点数を付けるとするなら、67点くらいになるかな・・・
何となくそれだけで作品の出来不出来を察することができるのではないか。
でも売れているのである。文庫落ちになって、ランキング上位を賑わしている本作。
これはやはり、湊かなえという作家に対する信任度or信頼度なんだろう。

確かにそれほどハズレはない。今までも、そして本作も。
というわけで本筋なのだが、要は「女はややこしい」という思いを更に強くさせられる話。
プライドやら疑いやら自信やら過信やら・・・
作者はそんな醜い人の心を容赦なく表現していくし、読んでる方としても「そうなんだろうな・・・」って思わされてしまう。
特に、子供が絡むと、女性は更にややこしくなる。
「子供」というフィルターを通しての意地とプライドのぶつかり合い、なんてどこにでもある光景だと思う。

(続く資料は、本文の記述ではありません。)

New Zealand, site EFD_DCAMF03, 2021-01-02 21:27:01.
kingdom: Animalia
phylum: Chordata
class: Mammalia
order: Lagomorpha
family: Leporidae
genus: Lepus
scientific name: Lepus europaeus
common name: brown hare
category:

ってことで、世の男性(特に夫)は、たいがい「やれやれ・・・」と思わされるのだ。
ただ、それが態度にあからさまだと、ものすごい反撃をどこかでくらうことになる。
でもこういう平和な環境だと、どうしても女性中心に世の中が回ってしまうのは致し方ないところ。
一方的に攻撃されないよう、常に反撃できる準備はしておかねば・・・

で? 本筋は?
うーーん。結局、「雨降って地固まる」というお話・・・かな?
地球のどこにもユートピアはないけど、どこでもユートピアにできる・・・ということかもしれない。(なんて曖昧・・・)

No.3 6点 小原庄助
(2017/07/23 11:01登録)
海辺の町で出会い、ボランティア基金「クララの翼」を設立した3人の女性の葛藤に過去の殺人事件を絡めている。
変な言い方になるが、悪意が潤滑油となって抑圧していた欲望が解き放たれてドラマが加速し、対立が激化していく。
心理小説的な側面が強く、女性たちの居場所探し、理想郷を求める感情のねじれ具合を丁寧に捉えている。
菜々子と光稀の娘たちの絆の強さが、秘められた事件の真相を露にする終盤の展開がなかなか面白い。

No.2 5点 測量ボ-イ
(2016/08/29 20:24登録)
う-ん。リ-ダビリティにやや欠けるかな?
ミステリ的要素は、最後の子供の告白文だけのような感じで、小生ならず
とも、「エッ、これだけ?」という感想になるでしょう。
良い面では、女性3人の表面上仲良くしている(ように見える)が、実は
・・・という微妙な関係が上手く描かれています。
このあたりは、女性作家ならでは。

No.1 5点 白い風
(2016/03/06 23:22登録)
久し振りに初期の頃のような後味の悪い内容でしたね(笑)
(と言っても『告白』などのレベルではありませんが)
メインの女性3人がちょっと事件との関わりが薄かったのが残念ですね。
それに最後に一気に話をまとめた感があったのも少し残念だったかな。